网页正文:
________________
顺便说一句,我并没有退出核裁军斗争,只是调整了一下我做会员的理由。我现在反对核战争,不是因为它会炸毁形而上的抽象人类,一是因为它会给我的牛津邻居们带来不愉快。调整带来的好处是,我投身的反核战斗不再是一件贫血苍白、了无生气的知识分子的事情,而以前我常常用诸如“人道”之类争论不休的普遍性理论范畴来思考问题。我现在能感觉到生命的脉动,有了真正具体可感的经验。如果牛津能躲过核浩劫,我就真的不能说弗吉尼亚大学的坏话。然而我已经退出了基督教,因为关于行善积德的说法显然是种暧昧不明的理论。
罗蒂非常正确地认为问题的关键是某种称为“美洲”的东西,当然这并不是他心目中的那个“美洲”。我们这些职业的美洲问题观察家栖居在我们欧洲的局促天地里,已经看惯了自由之邦的邦民们时不时地进行沾沾自喜的自我欢庆。我们隔了一段距离,不能及时欣赏,所以才发现这种自恋症如此之快地由里根主义改名为新实用主义。在芭芭拉·海恩斯坦·史密斯的《价值的偶然性》(Contigencies of Values)里可以找到此类案例,书中提出:“也许‘我们的社会’正是以‘混杂”为准则,准则不断增多,碰撞,相互转换,互相冲突的判断之间进行专门商讨,而那个制定准则的权威本身也是多元的和不断轮换的,多方面的强化和多方面的分散并存。”[2]我很不明白那些唬人的引号干吗要神经质地围出一个“我们的社会”,海恩斯坦·史密斯的表述反而使人怀疑她实际上是在给一个称为美国的国家画一幅速写,这样做实在没有什么价值。我不相信。但是不管如何慈悲为怀,这怀疑总是挥之不去。有趣的是,不知道阿连德会如何看待那种多元的一变再变的权威,不知道尼加拉瓜人是否愿意欣赏那种美国政治判断的多元主义谦和性质。这些可能都不重要,因为依照罗蒂的办法,他们差不多被全部抹除了。人们似乎感觉到罗蒂并没有把“美洲人”的概念扩展到秘鲁的农民或萨尔瓦多的游击队战士。总之我们可以说,中央情报局令人宽慰地展示出丰富的可变准则的“混杂”,然而当它对你的民选政府指手画脚时,这“混杂”总是有点难以领受。
________________
任务指令 1:
找出网页正文中所有以“主义”结尾的词语，并逐一列出。
任务指令 2:
请逐字重写网页正文中从“顺便说一句,我并没有退出核裁”开始、一直到“说法显然是种暧昧不明的理论。”为止的全部文字。

给定数据:
________________
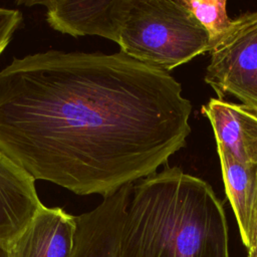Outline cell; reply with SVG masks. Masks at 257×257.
<instances>
[{
	"instance_id": "obj_2",
	"label": "cell",
	"mask_w": 257,
	"mask_h": 257,
	"mask_svg": "<svg viewBox=\"0 0 257 257\" xmlns=\"http://www.w3.org/2000/svg\"><path fill=\"white\" fill-rule=\"evenodd\" d=\"M116 257H230L223 203L211 185L178 167L137 181Z\"/></svg>"
},
{
	"instance_id": "obj_14",
	"label": "cell",
	"mask_w": 257,
	"mask_h": 257,
	"mask_svg": "<svg viewBox=\"0 0 257 257\" xmlns=\"http://www.w3.org/2000/svg\"><path fill=\"white\" fill-rule=\"evenodd\" d=\"M0 257H12L7 245L0 244Z\"/></svg>"
},
{
	"instance_id": "obj_3",
	"label": "cell",
	"mask_w": 257,
	"mask_h": 257,
	"mask_svg": "<svg viewBox=\"0 0 257 257\" xmlns=\"http://www.w3.org/2000/svg\"><path fill=\"white\" fill-rule=\"evenodd\" d=\"M117 44L127 56L168 72L212 48L180 0H128Z\"/></svg>"
},
{
	"instance_id": "obj_7",
	"label": "cell",
	"mask_w": 257,
	"mask_h": 257,
	"mask_svg": "<svg viewBox=\"0 0 257 257\" xmlns=\"http://www.w3.org/2000/svg\"><path fill=\"white\" fill-rule=\"evenodd\" d=\"M42 206L35 179L0 151V244L20 235Z\"/></svg>"
},
{
	"instance_id": "obj_6",
	"label": "cell",
	"mask_w": 257,
	"mask_h": 257,
	"mask_svg": "<svg viewBox=\"0 0 257 257\" xmlns=\"http://www.w3.org/2000/svg\"><path fill=\"white\" fill-rule=\"evenodd\" d=\"M133 184L103 198L93 210L74 216L76 224L72 257H116Z\"/></svg>"
},
{
	"instance_id": "obj_4",
	"label": "cell",
	"mask_w": 257,
	"mask_h": 257,
	"mask_svg": "<svg viewBox=\"0 0 257 257\" xmlns=\"http://www.w3.org/2000/svg\"><path fill=\"white\" fill-rule=\"evenodd\" d=\"M204 80L219 99L231 94L246 109L257 112V11L233 19L212 45Z\"/></svg>"
},
{
	"instance_id": "obj_5",
	"label": "cell",
	"mask_w": 257,
	"mask_h": 257,
	"mask_svg": "<svg viewBox=\"0 0 257 257\" xmlns=\"http://www.w3.org/2000/svg\"><path fill=\"white\" fill-rule=\"evenodd\" d=\"M25 6L42 5L46 21L54 30L74 37L96 35L118 42L128 0L17 1Z\"/></svg>"
},
{
	"instance_id": "obj_10",
	"label": "cell",
	"mask_w": 257,
	"mask_h": 257,
	"mask_svg": "<svg viewBox=\"0 0 257 257\" xmlns=\"http://www.w3.org/2000/svg\"><path fill=\"white\" fill-rule=\"evenodd\" d=\"M225 192L234 212L240 237L247 251L253 242L257 215V167L238 163L221 145L216 144Z\"/></svg>"
},
{
	"instance_id": "obj_8",
	"label": "cell",
	"mask_w": 257,
	"mask_h": 257,
	"mask_svg": "<svg viewBox=\"0 0 257 257\" xmlns=\"http://www.w3.org/2000/svg\"><path fill=\"white\" fill-rule=\"evenodd\" d=\"M76 224L62 208L44 205L7 246L12 257H72Z\"/></svg>"
},
{
	"instance_id": "obj_13",
	"label": "cell",
	"mask_w": 257,
	"mask_h": 257,
	"mask_svg": "<svg viewBox=\"0 0 257 257\" xmlns=\"http://www.w3.org/2000/svg\"><path fill=\"white\" fill-rule=\"evenodd\" d=\"M247 257H257V215H256V222L254 228V235H253V242L251 248L247 251Z\"/></svg>"
},
{
	"instance_id": "obj_12",
	"label": "cell",
	"mask_w": 257,
	"mask_h": 257,
	"mask_svg": "<svg viewBox=\"0 0 257 257\" xmlns=\"http://www.w3.org/2000/svg\"><path fill=\"white\" fill-rule=\"evenodd\" d=\"M22 22L23 16L19 10L0 7V55Z\"/></svg>"
},
{
	"instance_id": "obj_1",
	"label": "cell",
	"mask_w": 257,
	"mask_h": 257,
	"mask_svg": "<svg viewBox=\"0 0 257 257\" xmlns=\"http://www.w3.org/2000/svg\"><path fill=\"white\" fill-rule=\"evenodd\" d=\"M191 101L123 52L50 49L0 70V151L35 180L103 198L186 146Z\"/></svg>"
},
{
	"instance_id": "obj_11",
	"label": "cell",
	"mask_w": 257,
	"mask_h": 257,
	"mask_svg": "<svg viewBox=\"0 0 257 257\" xmlns=\"http://www.w3.org/2000/svg\"><path fill=\"white\" fill-rule=\"evenodd\" d=\"M208 33L212 45L230 28L232 19L227 13L226 0H180Z\"/></svg>"
},
{
	"instance_id": "obj_9",
	"label": "cell",
	"mask_w": 257,
	"mask_h": 257,
	"mask_svg": "<svg viewBox=\"0 0 257 257\" xmlns=\"http://www.w3.org/2000/svg\"><path fill=\"white\" fill-rule=\"evenodd\" d=\"M201 110L213 127L216 144L238 163L257 167V113L219 98H211Z\"/></svg>"
}]
</instances>
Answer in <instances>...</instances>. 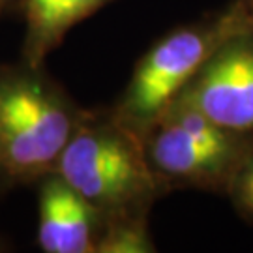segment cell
Masks as SVG:
<instances>
[{
  "instance_id": "30bf717a",
  "label": "cell",
  "mask_w": 253,
  "mask_h": 253,
  "mask_svg": "<svg viewBox=\"0 0 253 253\" xmlns=\"http://www.w3.org/2000/svg\"><path fill=\"white\" fill-rule=\"evenodd\" d=\"M238 4L242 8L246 30H252L253 32V0H238Z\"/></svg>"
},
{
  "instance_id": "3957f363",
  "label": "cell",
  "mask_w": 253,
  "mask_h": 253,
  "mask_svg": "<svg viewBox=\"0 0 253 253\" xmlns=\"http://www.w3.org/2000/svg\"><path fill=\"white\" fill-rule=\"evenodd\" d=\"M238 30H246L238 0L169 30L137 60L126 88L109 109L120 122L143 135L219 43Z\"/></svg>"
},
{
  "instance_id": "8992f818",
  "label": "cell",
  "mask_w": 253,
  "mask_h": 253,
  "mask_svg": "<svg viewBox=\"0 0 253 253\" xmlns=\"http://www.w3.org/2000/svg\"><path fill=\"white\" fill-rule=\"evenodd\" d=\"M38 246L43 253H98L105 217L60 174L36 182Z\"/></svg>"
},
{
  "instance_id": "7c38bea8",
  "label": "cell",
  "mask_w": 253,
  "mask_h": 253,
  "mask_svg": "<svg viewBox=\"0 0 253 253\" xmlns=\"http://www.w3.org/2000/svg\"><path fill=\"white\" fill-rule=\"evenodd\" d=\"M2 250H4V242H2V240H0V252H2Z\"/></svg>"
},
{
  "instance_id": "6da1fadb",
  "label": "cell",
  "mask_w": 253,
  "mask_h": 253,
  "mask_svg": "<svg viewBox=\"0 0 253 253\" xmlns=\"http://www.w3.org/2000/svg\"><path fill=\"white\" fill-rule=\"evenodd\" d=\"M84 111L45 66L0 64V193L54 172Z\"/></svg>"
},
{
  "instance_id": "5b68a950",
  "label": "cell",
  "mask_w": 253,
  "mask_h": 253,
  "mask_svg": "<svg viewBox=\"0 0 253 253\" xmlns=\"http://www.w3.org/2000/svg\"><path fill=\"white\" fill-rule=\"evenodd\" d=\"M171 103L186 105L217 126L253 137L252 30H238L223 40Z\"/></svg>"
},
{
  "instance_id": "7a4b0ae2",
  "label": "cell",
  "mask_w": 253,
  "mask_h": 253,
  "mask_svg": "<svg viewBox=\"0 0 253 253\" xmlns=\"http://www.w3.org/2000/svg\"><path fill=\"white\" fill-rule=\"evenodd\" d=\"M54 172L105 219L150 216L167 195L148 165L143 137L109 107L84 111Z\"/></svg>"
},
{
  "instance_id": "8fae6325",
  "label": "cell",
  "mask_w": 253,
  "mask_h": 253,
  "mask_svg": "<svg viewBox=\"0 0 253 253\" xmlns=\"http://www.w3.org/2000/svg\"><path fill=\"white\" fill-rule=\"evenodd\" d=\"M19 2L21 0H0V17L9 13V11H13V9H17Z\"/></svg>"
},
{
  "instance_id": "ba28073f",
  "label": "cell",
  "mask_w": 253,
  "mask_h": 253,
  "mask_svg": "<svg viewBox=\"0 0 253 253\" xmlns=\"http://www.w3.org/2000/svg\"><path fill=\"white\" fill-rule=\"evenodd\" d=\"M150 216H129L105 219L98 253H152L156 242L148 225Z\"/></svg>"
},
{
  "instance_id": "52a82bcc",
  "label": "cell",
  "mask_w": 253,
  "mask_h": 253,
  "mask_svg": "<svg viewBox=\"0 0 253 253\" xmlns=\"http://www.w3.org/2000/svg\"><path fill=\"white\" fill-rule=\"evenodd\" d=\"M113 0H21L25 19V38L21 43V60L32 66H45L75 25L100 11Z\"/></svg>"
},
{
  "instance_id": "277c9868",
  "label": "cell",
  "mask_w": 253,
  "mask_h": 253,
  "mask_svg": "<svg viewBox=\"0 0 253 253\" xmlns=\"http://www.w3.org/2000/svg\"><path fill=\"white\" fill-rule=\"evenodd\" d=\"M141 137L148 165L165 193L199 190L217 195H225L253 141L178 103L154 118Z\"/></svg>"
},
{
  "instance_id": "9c48e42d",
  "label": "cell",
  "mask_w": 253,
  "mask_h": 253,
  "mask_svg": "<svg viewBox=\"0 0 253 253\" xmlns=\"http://www.w3.org/2000/svg\"><path fill=\"white\" fill-rule=\"evenodd\" d=\"M223 197L229 199L240 219L253 225V141L236 165Z\"/></svg>"
}]
</instances>
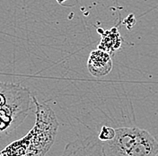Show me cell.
Returning <instances> with one entry per match:
<instances>
[{"label":"cell","instance_id":"1","mask_svg":"<svg viewBox=\"0 0 158 156\" xmlns=\"http://www.w3.org/2000/svg\"><path fill=\"white\" fill-rule=\"evenodd\" d=\"M32 102L36 108L33 127L25 137L0 151V156H45L54 144L59 126L54 110L34 96Z\"/></svg>","mask_w":158,"mask_h":156},{"label":"cell","instance_id":"2","mask_svg":"<svg viewBox=\"0 0 158 156\" xmlns=\"http://www.w3.org/2000/svg\"><path fill=\"white\" fill-rule=\"evenodd\" d=\"M102 145L105 156H156L158 154L156 139L137 126L115 127V137Z\"/></svg>","mask_w":158,"mask_h":156},{"label":"cell","instance_id":"3","mask_svg":"<svg viewBox=\"0 0 158 156\" xmlns=\"http://www.w3.org/2000/svg\"><path fill=\"white\" fill-rule=\"evenodd\" d=\"M29 89L0 83V137L12 134L24 121L31 106Z\"/></svg>","mask_w":158,"mask_h":156},{"label":"cell","instance_id":"4","mask_svg":"<svg viewBox=\"0 0 158 156\" xmlns=\"http://www.w3.org/2000/svg\"><path fill=\"white\" fill-rule=\"evenodd\" d=\"M60 156H105L97 134L77 138L69 142Z\"/></svg>","mask_w":158,"mask_h":156},{"label":"cell","instance_id":"5","mask_svg":"<svg viewBox=\"0 0 158 156\" xmlns=\"http://www.w3.org/2000/svg\"><path fill=\"white\" fill-rule=\"evenodd\" d=\"M87 68L90 74L95 77L107 76L112 69L110 55L100 49L93 50L87 60Z\"/></svg>","mask_w":158,"mask_h":156},{"label":"cell","instance_id":"6","mask_svg":"<svg viewBox=\"0 0 158 156\" xmlns=\"http://www.w3.org/2000/svg\"><path fill=\"white\" fill-rule=\"evenodd\" d=\"M99 33L102 34V39L99 44L98 49L110 54L116 51L121 46V37L117 27L103 31L98 29Z\"/></svg>","mask_w":158,"mask_h":156},{"label":"cell","instance_id":"7","mask_svg":"<svg viewBox=\"0 0 158 156\" xmlns=\"http://www.w3.org/2000/svg\"><path fill=\"white\" fill-rule=\"evenodd\" d=\"M115 137V127L102 125L99 132L97 133V137L101 142H106Z\"/></svg>","mask_w":158,"mask_h":156},{"label":"cell","instance_id":"8","mask_svg":"<svg viewBox=\"0 0 158 156\" xmlns=\"http://www.w3.org/2000/svg\"><path fill=\"white\" fill-rule=\"evenodd\" d=\"M57 1L59 2V4H62V3H63L64 1H66V0H57Z\"/></svg>","mask_w":158,"mask_h":156},{"label":"cell","instance_id":"9","mask_svg":"<svg viewBox=\"0 0 158 156\" xmlns=\"http://www.w3.org/2000/svg\"><path fill=\"white\" fill-rule=\"evenodd\" d=\"M156 156H158V154H157V155H156Z\"/></svg>","mask_w":158,"mask_h":156}]
</instances>
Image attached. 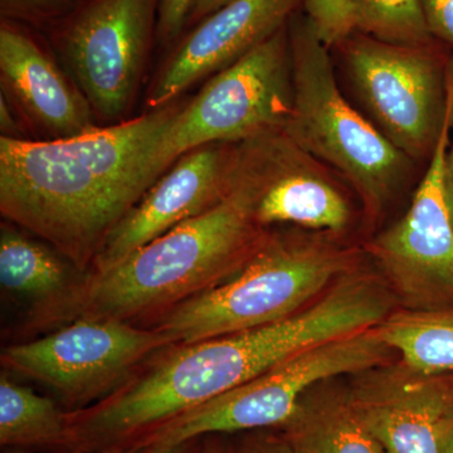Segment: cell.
<instances>
[{
    "label": "cell",
    "mask_w": 453,
    "mask_h": 453,
    "mask_svg": "<svg viewBox=\"0 0 453 453\" xmlns=\"http://www.w3.org/2000/svg\"><path fill=\"white\" fill-rule=\"evenodd\" d=\"M0 74L3 91L16 98L29 119L53 140L94 130L92 109L81 89L22 33L2 27Z\"/></svg>",
    "instance_id": "e0dca14e"
},
{
    "label": "cell",
    "mask_w": 453,
    "mask_h": 453,
    "mask_svg": "<svg viewBox=\"0 0 453 453\" xmlns=\"http://www.w3.org/2000/svg\"><path fill=\"white\" fill-rule=\"evenodd\" d=\"M356 31L388 43L425 44L434 41L421 0H350Z\"/></svg>",
    "instance_id": "44dd1931"
},
{
    "label": "cell",
    "mask_w": 453,
    "mask_h": 453,
    "mask_svg": "<svg viewBox=\"0 0 453 453\" xmlns=\"http://www.w3.org/2000/svg\"><path fill=\"white\" fill-rule=\"evenodd\" d=\"M169 347L172 342L157 327L81 316L43 338L5 348L2 363L82 410L111 395L148 357Z\"/></svg>",
    "instance_id": "9c48e42d"
},
{
    "label": "cell",
    "mask_w": 453,
    "mask_h": 453,
    "mask_svg": "<svg viewBox=\"0 0 453 453\" xmlns=\"http://www.w3.org/2000/svg\"><path fill=\"white\" fill-rule=\"evenodd\" d=\"M447 111H449V127L453 135V53L447 67ZM443 196H445L447 210L453 226V136L447 149L445 166H443Z\"/></svg>",
    "instance_id": "d4e9b609"
},
{
    "label": "cell",
    "mask_w": 453,
    "mask_h": 453,
    "mask_svg": "<svg viewBox=\"0 0 453 453\" xmlns=\"http://www.w3.org/2000/svg\"><path fill=\"white\" fill-rule=\"evenodd\" d=\"M348 392L383 453H438V423L453 403V372L425 374L392 360L357 374Z\"/></svg>",
    "instance_id": "5bb4252c"
},
{
    "label": "cell",
    "mask_w": 453,
    "mask_h": 453,
    "mask_svg": "<svg viewBox=\"0 0 453 453\" xmlns=\"http://www.w3.org/2000/svg\"><path fill=\"white\" fill-rule=\"evenodd\" d=\"M38 2H47V0H38Z\"/></svg>",
    "instance_id": "d6a6232c"
},
{
    "label": "cell",
    "mask_w": 453,
    "mask_h": 453,
    "mask_svg": "<svg viewBox=\"0 0 453 453\" xmlns=\"http://www.w3.org/2000/svg\"><path fill=\"white\" fill-rule=\"evenodd\" d=\"M303 5L315 35L329 50L356 31L350 0H303Z\"/></svg>",
    "instance_id": "7402d4cb"
},
{
    "label": "cell",
    "mask_w": 453,
    "mask_h": 453,
    "mask_svg": "<svg viewBox=\"0 0 453 453\" xmlns=\"http://www.w3.org/2000/svg\"><path fill=\"white\" fill-rule=\"evenodd\" d=\"M89 273L14 226L0 228V286L33 325L65 324L81 314Z\"/></svg>",
    "instance_id": "2e32d148"
},
{
    "label": "cell",
    "mask_w": 453,
    "mask_h": 453,
    "mask_svg": "<svg viewBox=\"0 0 453 453\" xmlns=\"http://www.w3.org/2000/svg\"><path fill=\"white\" fill-rule=\"evenodd\" d=\"M303 0H232L180 44L148 98L162 109L203 77L219 73L288 25Z\"/></svg>",
    "instance_id": "9a60e30c"
},
{
    "label": "cell",
    "mask_w": 453,
    "mask_h": 453,
    "mask_svg": "<svg viewBox=\"0 0 453 453\" xmlns=\"http://www.w3.org/2000/svg\"><path fill=\"white\" fill-rule=\"evenodd\" d=\"M282 428L292 453H383L348 390L316 386Z\"/></svg>",
    "instance_id": "ac0fdd59"
},
{
    "label": "cell",
    "mask_w": 453,
    "mask_h": 453,
    "mask_svg": "<svg viewBox=\"0 0 453 453\" xmlns=\"http://www.w3.org/2000/svg\"><path fill=\"white\" fill-rule=\"evenodd\" d=\"M381 338L402 362L425 374L453 372V306L399 310L378 324Z\"/></svg>",
    "instance_id": "d6986e66"
},
{
    "label": "cell",
    "mask_w": 453,
    "mask_h": 453,
    "mask_svg": "<svg viewBox=\"0 0 453 453\" xmlns=\"http://www.w3.org/2000/svg\"><path fill=\"white\" fill-rule=\"evenodd\" d=\"M175 107L70 139L0 138V211L82 271L162 174L155 151Z\"/></svg>",
    "instance_id": "6da1fadb"
},
{
    "label": "cell",
    "mask_w": 453,
    "mask_h": 453,
    "mask_svg": "<svg viewBox=\"0 0 453 453\" xmlns=\"http://www.w3.org/2000/svg\"><path fill=\"white\" fill-rule=\"evenodd\" d=\"M0 129L5 138L20 139L19 127L7 101V95L2 91L0 95Z\"/></svg>",
    "instance_id": "83f0119b"
},
{
    "label": "cell",
    "mask_w": 453,
    "mask_h": 453,
    "mask_svg": "<svg viewBox=\"0 0 453 453\" xmlns=\"http://www.w3.org/2000/svg\"><path fill=\"white\" fill-rule=\"evenodd\" d=\"M229 2H232V0H195L192 9H190L189 17L188 18H189L192 22L205 19V18L213 14L214 12L225 7Z\"/></svg>",
    "instance_id": "f1b7e54d"
},
{
    "label": "cell",
    "mask_w": 453,
    "mask_h": 453,
    "mask_svg": "<svg viewBox=\"0 0 453 453\" xmlns=\"http://www.w3.org/2000/svg\"><path fill=\"white\" fill-rule=\"evenodd\" d=\"M232 453H292L283 436H253L246 438Z\"/></svg>",
    "instance_id": "484cf974"
},
{
    "label": "cell",
    "mask_w": 453,
    "mask_h": 453,
    "mask_svg": "<svg viewBox=\"0 0 453 453\" xmlns=\"http://www.w3.org/2000/svg\"><path fill=\"white\" fill-rule=\"evenodd\" d=\"M139 453H199L195 445V441L192 442L183 443L179 446H149L142 447V451Z\"/></svg>",
    "instance_id": "f546056e"
},
{
    "label": "cell",
    "mask_w": 453,
    "mask_h": 453,
    "mask_svg": "<svg viewBox=\"0 0 453 453\" xmlns=\"http://www.w3.org/2000/svg\"><path fill=\"white\" fill-rule=\"evenodd\" d=\"M294 107L288 25L219 71L183 109H178L155 151L164 174L181 155L201 146L237 144L283 130Z\"/></svg>",
    "instance_id": "ba28073f"
},
{
    "label": "cell",
    "mask_w": 453,
    "mask_h": 453,
    "mask_svg": "<svg viewBox=\"0 0 453 453\" xmlns=\"http://www.w3.org/2000/svg\"><path fill=\"white\" fill-rule=\"evenodd\" d=\"M377 326L305 349L225 395L163 423L136 445L179 446L211 434H234L283 426L301 398L319 384L360 374L395 360Z\"/></svg>",
    "instance_id": "8992f818"
},
{
    "label": "cell",
    "mask_w": 453,
    "mask_h": 453,
    "mask_svg": "<svg viewBox=\"0 0 453 453\" xmlns=\"http://www.w3.org/2000/svg\"><path fill=\"white\" fill-rule=\"evenodd\" d=\"M270 234L242 196L188 219L115 266L89 273L81 316L133 321L162 316L237 273Z\"/></svg>",
    "instance_id": "3957f363"
},
{
    "label": "cell",
    "mask_w": 453,
    "mask_h": 453,
    "mask_svg": "<svg viewBox=\"0 0 453 453\" xmlns=\"http://www.w3.org/2000/svg\"><path fill=\"white\" fill-rule=\"evenodd\" d=\"M437 446L438 453H453V403L438 423Z\"/></svg>",
    "instance_id": "4316f807"
},
{
    "label": "cell",
    "mask_w": 453,
    "mask_h": 453,
    "mask_svg": "<svg viewBox=\"0 0 453 453\" xmlns=\"http://www.w3.org/2000/svg\"><path fill=\"white\" fill-rule=\"evenodd\" d=\"M155 0H92L67 37V57L92 111L121 118L138 89Z\"/></svg>",
    "instance_id": "7c38bea8"
},
{
    "label": "cell",
    "mask_w": 453,
    "mask_h": 453,
    "mask_svg": "<svg viewBox=\"0 0 453 453\" xmlns=\"http://www.w3.org/2000/svg\"><path fill=\"white\" fill-rule=\"evenodd\" d=\"M350 186L283 130L234 144L231 192L242 196L262 228L295 225L342 234L353 225ZM353 190V189H351Z\"/></svg>",
    "instance_id": "30bf717a"
},
{
    "label": "cell",
    "mask_w": 453,
    "mask_h": 453,
    "mask_svg": "<svg viewBox=\"0 0 453 453\" xmlns=\"http://www.w3.org/2000/svg\"><path fill=\"white\" fill-rule=\"evenodd\" d=\"M339 237L270 232L237 273L170 309L154 327L172 345H186L290 318L360 266V250Z\"/></svg>",
    "instance_id": "277c9868"
},
{
    "label": "cell",
    "mask_w": 453,
    "mask_h": 453,
    "mask_svg": "<svg viewBox=\"0 0 453 453\" xmlns=\"http://www.w3.org/2000/svg\"><path fill=\"white\" fill-rule=\"evenodd\" d=\"M294 107L285 131L329 166L356 193L366 220L375 222L412 170V160L349 104L339 88L329 49L308 18L288 22Z\"/></svg>",
    "instance_id": "5b68a950"
},
{
    "label": "cell",
    "mask_w": 453,
    "mask_h": 453,
    "mask_svg": "<svg viewBox=\"0 0 453 453\" xmlns=\"http://www.w3.org/2000/svg\"><path fill=\"white\" fill-rule=\"evenodd\" d=\"M193 3L195 0H162L157 28L164 40H172L180 33Z\"/></svg>",
    "instance_id": "cb8c5ba5"
},
{
    "label": "cell",
    "mask_w": 453,
    "mask_h": 453,
    "mask_svg": "<svg viewBox=\"0 0 453 453\" xmlns=\"http://www.w3.org/2000/svg\"><path fill=\"white\" fill-rule=\"evenodd\" d=\"M234 144L216 142L180 157L116 226L89 273L109 270L155 238L225 201L231 193Z\"/></svg>",
    "instance_id": "4fadbf2b"
},
{
    "label": "cell",
    "mask_w": 453,
    "mask_h": 453,
    "mask_svg": "<svg viewBox=\"0 0 453 453\" xmlns=\"http://www.w3.org/2000/svg\"><path fill=\"white\" fill-rule=\"evenodd\" d=\"M142 447L136 445H125L119 447H111V449H101V451L95 452H83V451H73L71 453H139L142 451Z\"/></svg>",
    "instance_id": "4dcf8cb0"
},
{
    "label": "cell",
    "mask_w": 453,
    "mask_h": 453,
    "mask_svg": "<svg viewBox=\"0 0 453 453\" xmlns=\"http://www.w3.org/2000/svg\"><path fill=\"white\" fill-rule=\"evenodd\" d=\"M68 413L47 396L0 378V443L3 446H68Z\"/></svg>",
    "instance_id": "ffe728a7"
},
{
    "label": "cell",
    "mask_w": 453,
    "mask_h": 453,
    "mask_svg": "<svg viewBox=\"0 0 453 453\" xmlns=\"http://www.w3.org/2000/svg\"><path fill=\"white\" fill-rule=\"evenodd\" d=\"M335 50L377 129L413 163L431 159L446 121L452 50L437 40L407 46L357 31Z\"/></svg>",
    "instance_id": "52a82bcc"
},
{
    "label": "cell",
    "mask_w": 453,
    "mask_h": 453,
    "mask_svg": "<svg viewBox=\"0 0 453 453\" xmlns=\"http://www.w3.org/2000/svg\"><path fill=\"white\" fill-rule=\"evenodd\" d=\"M429 33L453 53V0H421Z\"/></svg>",
    "instance_id": "603a6c76"
},
{
    "label": "cell",
    "mask_w": 453,
    "mask_h": 453,
    "mask_svg": "<svg viewBox=\"0 0 453 453\" xmlns=\"http://www.w3.org/2000/svg\"><path fill=\"white\" fill-rule=\"evenodd\" d=\"M451 142L445 125L411 207L368 244L380 275L403 310L453 306V226L443 196V166Z\"/></svg>",
    "instance_id": "8fae6325"
},
{
    "label": "cell",
    "mask_w": 453,
    "mask_h": 453,
    "mask_svg": "<svg viewBox=\"0 0 453 453\" xmlns=\"http://www.w3.org/2000/svg\"><path fill=\"white\" fill-rule=\"evenodd\" d=\"M342 327L338 308L332 301L320 299L277 323L172 345L168 354L106 398L68 413V447L95 452L130 445L288 357L338 338Z\"/></svg>",
    "instance_id": "7a4b0ae2"
},
{
    "label": "cell",
    "mask_w": 453,
    "mask_h": 453,
    "mask_svg": "<svg viewBox=\"0 0 453 453\" xmlns=\"http://www.w3.org/2000/svg\"><path fill=\"white\" fill-rule=\"evenodd\" d=\"M203 453H232V451H226V449H211L210 451H205Z\"/></svg>",
    "instance_id": "1f68e13d"
}]
</instances>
________________
参考答案 1:
里根主义、新实用主义、多元主义

参考答案 2:
顺便说一句,我并没有退出核裁军斗争,只是调整了一下我做会员的理由。我现在反对核战争,不是因为它会炸毁形而上的抽象人类,一是因为它会给我的牛津邻居们带来不愉快。调整带来的好处是,我投身的反核战斗不再是一件贫血苍白、了无生气的知识分子的事情,而以前我常常用诸如“人道”之类争论不休的普遍性理论范畴来思考问题。我现在能感觉到生命的脉动,有了真正具体可感的经验。如果牛津能躲过核浩劫,我就真的不能说弗吉尼亚大学的坏话。然而我已经退出了基督教,因为关于行善积德的说法显然是种暧昧不明的理论。